- Extrait de texte
Les fichiers .pyc sont une version pré-compilée du code d'un fichier .py (script en texte clair). Il s'y trouve un code en format bytecode, ce qui permet de gagner du temps lors de l'exécution, car le système n'aura pas à faire lui-même cette conversion. Lorsque l'on dispose du fichier .pyc, le code en clair (fichier .py) n'est plus nécessaire à l'exécution.
Le format de fichier .pyc est donc du bytecode, il s'agit d'un format de code intermédiaire entre les instructions-machine et le code source, qui n'est pas directement exécutable. Il ne s'agit pas d'une mesure d'obfuscation et l'opération inverse (bytecode vers code source) peut elle aussi être réalisée, à l'aide de uncompyle6 notamment :
Nous récupérons ici le code source en clair de notre exécutable malveillant, ce qui est bien plus simple à étudier qu'une analyse en assembleur :). On remarque notamment une fonction stop_plc et une fonction scan_port, ce qui correspond aux éléments observés lors des précédentes étapes de notre analyse. En fin de script, on remarque la fonction suivante :
else:
time.sleep(36000)
scan_ports(available_ips, [80, 445, 443, 25, 110, 139, 23, 21, 3389, 22, 102])
time.sleep(1231)
stop_plc(available_ips)
Notre script fait 2 pauses à l'aide de l'instruction time.sleep. Il s'agit d'un comportement visant à espacer les scans de port et les actions d’arrêt du PLC dans le temps, notamment afin de tromper des systèmes de détection (IPS, sondes de détection, antivirus) qui pourraient baser leur analyse sur le nombre d’occurrences d'un évènement dans le temps.

- Consignes
**A)** Selon l'extrait sur les fichiers .pyc, quel outil est cité pour reconvertir le bytecode en code source ?
**B)** Reprenez l'extrait sur les fichiers .pyc et l'analyse du script malveillant à la suite de sa dernière phrase.
Les entrées qui suivent proviennent d'une autre source.

- Matériel d'étude

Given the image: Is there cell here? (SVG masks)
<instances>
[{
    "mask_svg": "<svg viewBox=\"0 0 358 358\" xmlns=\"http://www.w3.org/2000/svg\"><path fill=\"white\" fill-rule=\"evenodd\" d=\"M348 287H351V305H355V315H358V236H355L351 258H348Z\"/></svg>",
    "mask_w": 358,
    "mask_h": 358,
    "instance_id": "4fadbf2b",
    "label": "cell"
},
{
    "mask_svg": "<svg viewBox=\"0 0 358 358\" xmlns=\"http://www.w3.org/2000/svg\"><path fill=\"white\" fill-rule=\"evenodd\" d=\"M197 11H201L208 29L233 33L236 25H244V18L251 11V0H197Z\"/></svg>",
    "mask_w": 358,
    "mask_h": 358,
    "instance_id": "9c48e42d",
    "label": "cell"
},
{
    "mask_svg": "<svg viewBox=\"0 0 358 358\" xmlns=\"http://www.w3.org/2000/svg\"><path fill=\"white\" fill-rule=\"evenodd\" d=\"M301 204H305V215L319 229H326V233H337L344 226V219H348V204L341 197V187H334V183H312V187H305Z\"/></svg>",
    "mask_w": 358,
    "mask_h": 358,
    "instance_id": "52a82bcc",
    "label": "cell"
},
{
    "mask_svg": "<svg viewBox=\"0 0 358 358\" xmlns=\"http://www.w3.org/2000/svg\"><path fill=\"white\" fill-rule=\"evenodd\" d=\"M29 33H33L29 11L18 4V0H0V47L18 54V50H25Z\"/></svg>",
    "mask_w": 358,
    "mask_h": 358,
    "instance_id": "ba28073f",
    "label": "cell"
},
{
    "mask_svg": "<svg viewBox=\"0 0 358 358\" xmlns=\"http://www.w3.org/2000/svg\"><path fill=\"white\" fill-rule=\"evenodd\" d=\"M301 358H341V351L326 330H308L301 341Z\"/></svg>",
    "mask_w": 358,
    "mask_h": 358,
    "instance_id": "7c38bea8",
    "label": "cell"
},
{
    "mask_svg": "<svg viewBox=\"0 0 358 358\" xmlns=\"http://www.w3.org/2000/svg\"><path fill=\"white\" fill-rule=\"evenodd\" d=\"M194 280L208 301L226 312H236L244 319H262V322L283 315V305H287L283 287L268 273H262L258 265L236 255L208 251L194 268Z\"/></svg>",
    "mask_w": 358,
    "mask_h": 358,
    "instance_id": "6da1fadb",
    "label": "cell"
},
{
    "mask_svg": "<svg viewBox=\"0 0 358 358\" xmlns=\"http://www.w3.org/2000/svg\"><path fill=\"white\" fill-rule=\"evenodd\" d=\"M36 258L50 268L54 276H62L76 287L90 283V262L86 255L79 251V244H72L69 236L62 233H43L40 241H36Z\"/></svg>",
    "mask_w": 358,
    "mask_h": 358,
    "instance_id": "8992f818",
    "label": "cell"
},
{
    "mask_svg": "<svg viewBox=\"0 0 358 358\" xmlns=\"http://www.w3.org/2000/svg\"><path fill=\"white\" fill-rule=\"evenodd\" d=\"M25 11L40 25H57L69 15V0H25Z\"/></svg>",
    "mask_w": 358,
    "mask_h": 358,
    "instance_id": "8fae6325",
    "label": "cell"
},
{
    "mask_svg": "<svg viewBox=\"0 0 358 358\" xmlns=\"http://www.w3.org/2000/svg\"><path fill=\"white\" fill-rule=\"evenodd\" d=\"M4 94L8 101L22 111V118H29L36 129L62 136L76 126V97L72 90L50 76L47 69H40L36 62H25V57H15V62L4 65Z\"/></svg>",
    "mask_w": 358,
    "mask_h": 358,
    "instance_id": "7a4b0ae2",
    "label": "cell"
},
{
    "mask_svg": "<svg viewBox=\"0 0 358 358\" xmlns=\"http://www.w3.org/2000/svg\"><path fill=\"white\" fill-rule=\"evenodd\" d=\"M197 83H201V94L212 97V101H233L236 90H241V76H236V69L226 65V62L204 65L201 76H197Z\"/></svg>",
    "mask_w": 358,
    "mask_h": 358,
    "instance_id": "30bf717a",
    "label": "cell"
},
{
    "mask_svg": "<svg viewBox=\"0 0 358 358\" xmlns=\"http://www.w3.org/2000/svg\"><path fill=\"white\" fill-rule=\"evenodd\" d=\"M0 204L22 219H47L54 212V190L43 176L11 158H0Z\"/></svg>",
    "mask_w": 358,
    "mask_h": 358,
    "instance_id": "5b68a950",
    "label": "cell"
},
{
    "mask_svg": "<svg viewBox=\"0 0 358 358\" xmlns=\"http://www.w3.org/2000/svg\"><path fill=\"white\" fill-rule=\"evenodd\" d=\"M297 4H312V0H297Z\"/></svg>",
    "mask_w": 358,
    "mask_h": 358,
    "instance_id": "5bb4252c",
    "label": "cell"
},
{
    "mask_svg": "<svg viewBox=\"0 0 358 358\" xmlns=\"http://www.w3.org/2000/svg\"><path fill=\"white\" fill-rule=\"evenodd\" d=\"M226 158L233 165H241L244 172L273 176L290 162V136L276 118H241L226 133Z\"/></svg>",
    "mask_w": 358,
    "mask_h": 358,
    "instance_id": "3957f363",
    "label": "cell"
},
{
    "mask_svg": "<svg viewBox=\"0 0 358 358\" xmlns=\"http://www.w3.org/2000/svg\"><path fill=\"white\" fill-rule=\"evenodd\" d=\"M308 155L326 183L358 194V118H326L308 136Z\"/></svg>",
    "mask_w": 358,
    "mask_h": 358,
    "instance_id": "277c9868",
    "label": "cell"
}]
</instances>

- Réponses
**A)** uncompyle6.

**B)**
Cela nous permet de répondre aux dernières questions de notre analyse :
- Vous avez extrait le fichier embarqué. En quel langage le programme est-il écrit : Python
- Le temps en secondes que le script passe à dormir : 37231
Lorsqu'un antivirus exécute un programme en sandbox (bac à sable) avant de le considérer comme sûr, celui-ci ne peut se permettre de faire durer son analyse plusieurs minutes (ce serait désagréable pour l'utilisateur), il est donc courant qu'un programme malveillant profite de ce comportement afin de n'exécuter son action malveillante qu'après un temps d'attente. L'antivirus n'ayant pas la patience d'attendre ce temps va souvent arrêter son analyse au bout d'un certain temps et ne jamais exécuter le code malveillant, qui ne sera alors pas détecté. Cette mesure est décrite dans la T1497.003 Virtualization/Sandbox Evasion: Time Based Evasion du MITRE ATT&CK.
Nous avons vu dans cet article qu'un PDF peut cacher bien des choses et notamment un exécutable Windows. Différents outils ont été utilisés ici, mais nous sommes loin de l'exhaustivité. Nous sommes tout de même parvenus à retrouver, via le code source, l'exécutable responsable des activités identifiées au niveau des traces réseau dans les articles précédents. Cela nous donne donc un bon aperçu de comment quelques lignes de code peuvent avoir un impact très important sur un système d'information.
Le prochain article, et dernier de cette série sur le scénario de l'attaque du SI d'un navire, portera sur l'analyse de journaux d'évènements, de fichiers supprimés, d'une image OVA et d'une image disque :).